But, that’s not keeping some people off of those not-so-frozen lakes. Some people are starting to put up fish houses on the lakes in Stearns County. But the DNR says this year more than ever you need to be extra careful on the ice.

And in Sherburne County, officials are recommending that no one places fish houses on the county lakes after there were several instances of fish houses partially submerged on three county lakes Tuesday.

In a nut shell, the warm temperatures means we haven’t had the kind of conditions it takes to form good, solid ice — particularly cold nights.

Frozen lakes are great for recreation, like skating and ice fishing. But on Tuesday, an ice boat broke through thin ice on Lake Minnetonka, proving how dangerous thin ice can be.

In fact, the DNR says this year’s ice is the most dangerous they have seen.

“This is kind of unprecedented,” said Kim Elverum. “We’ve never seen conditions quite like this before and that’s not only my opinion, but those of the conservation officers and the county sheriffs departments, as well.”

It takes weeks of cold weather to freeze lakes to the point they are safe for walking and driving. The DNR says 4 inches is the minimum for ice fishing, and five inches for snowmobiles. Cars and trucks need 8 to 15 inches of ice thickness.

We’ve been seeing this very mild winter weather so far because of the arctic oscillation, which right now has lower pressure at the polar region and higher pressure at the mid latitudes, where we live and it’s keeping that arctic, frigid air bottled up, preventing it from spilling into our backyards.

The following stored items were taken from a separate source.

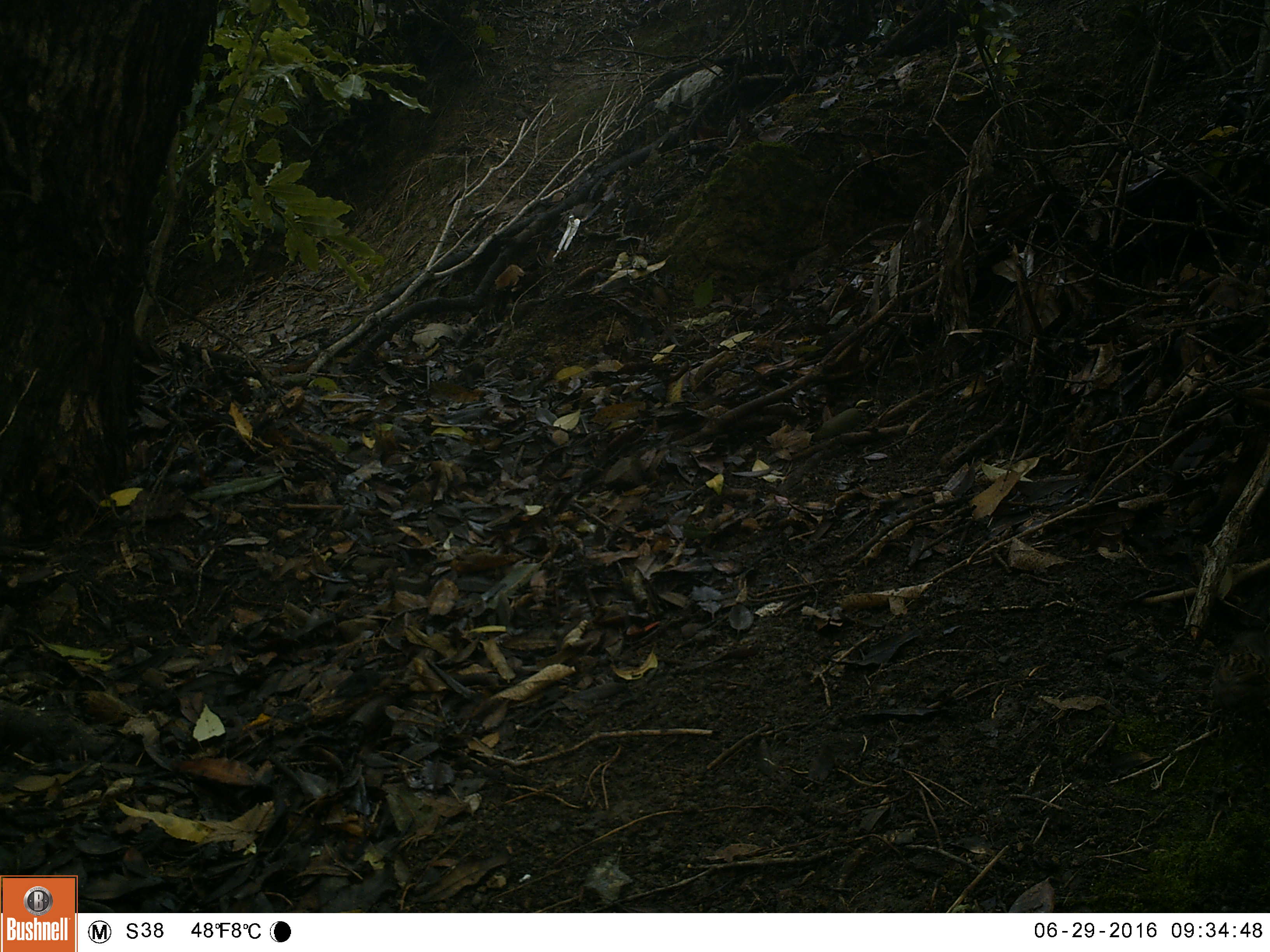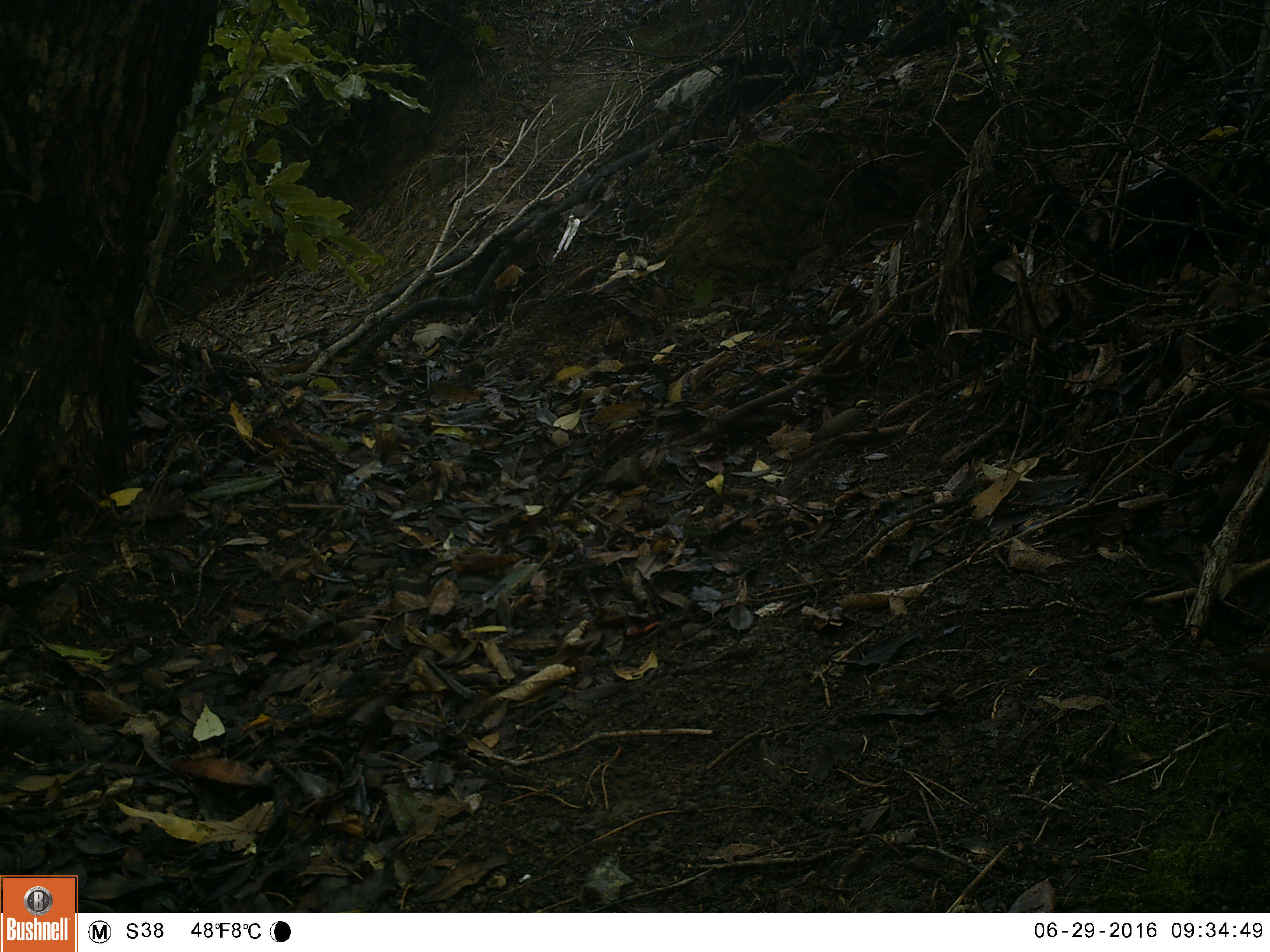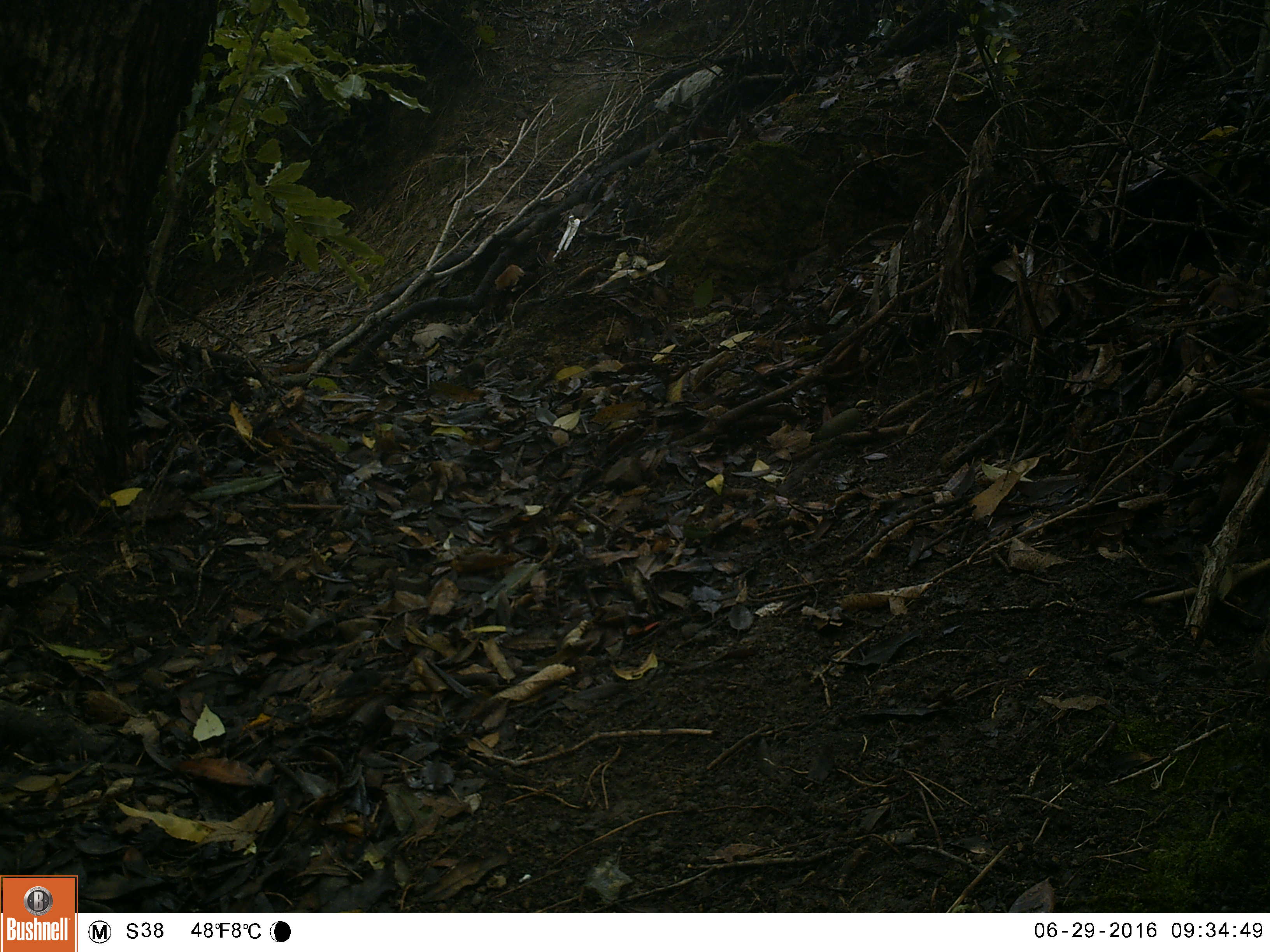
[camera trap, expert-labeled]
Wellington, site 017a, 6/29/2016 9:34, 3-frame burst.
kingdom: Animalia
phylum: Chordata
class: Aves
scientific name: Aves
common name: bird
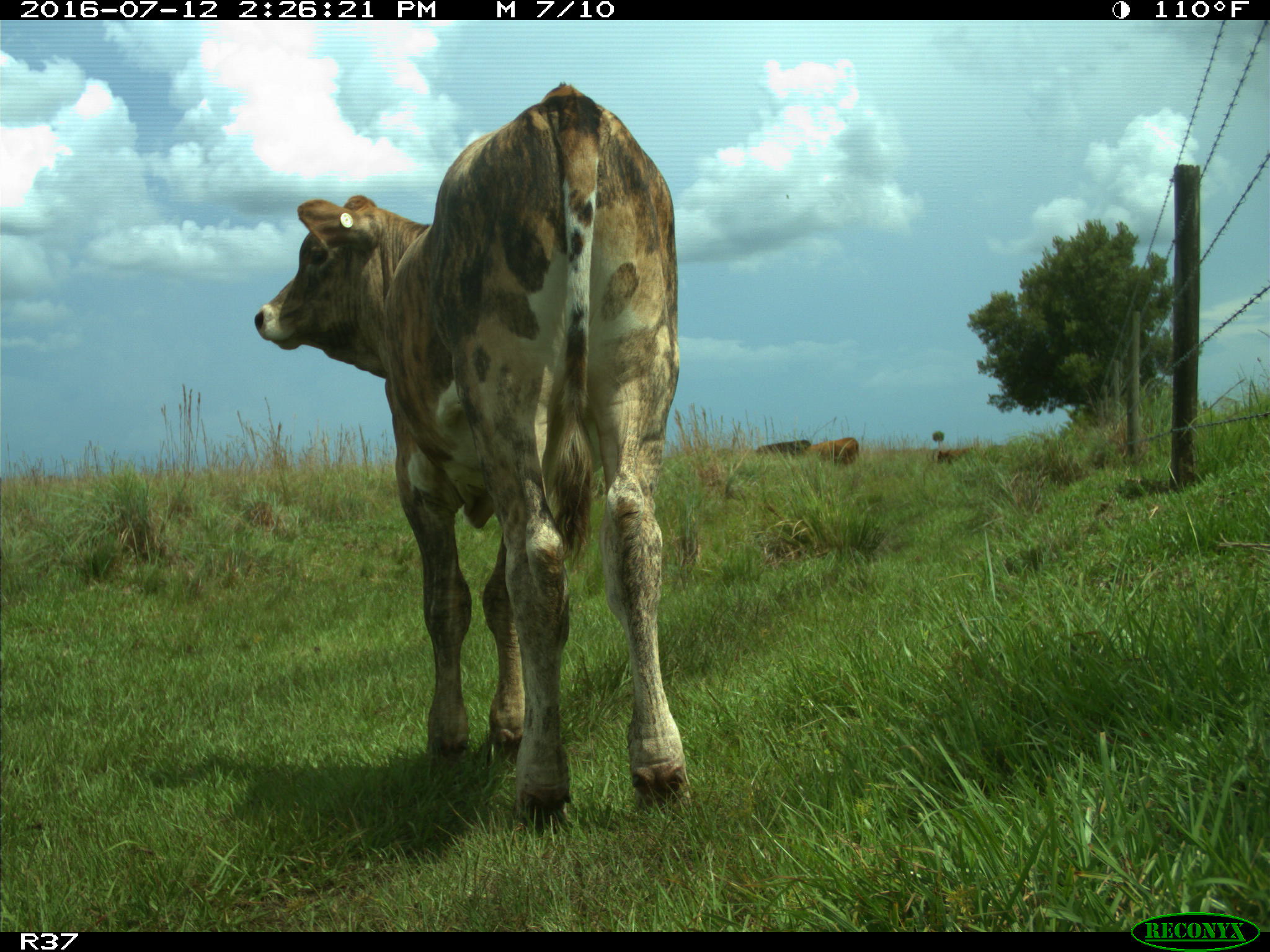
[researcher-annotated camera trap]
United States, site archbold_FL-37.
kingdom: Animalia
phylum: Chordata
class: Mammalia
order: Artiodactyla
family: Bovidae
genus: Bos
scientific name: Bos taurus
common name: domestic cow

The DNR says no ice is 100 percent safe. They say ice fishers should check with a local bait shop or resort before going onto the ice. And rivers are more dangerous than lakes.

“Ice on a river is always subject to current and that’s not good because the current can erode the ice,” Elverum said. “If you fall through the ice on a river, the current will also have a tendency to carry you away underneath the ice.”

The Arctic Oscillation is forecasted to shift in the coming weeks, likely allowing some that frigid air to finally move in and build up some thickness to lake ice around the state, but of course we need to be very careful in the meantime.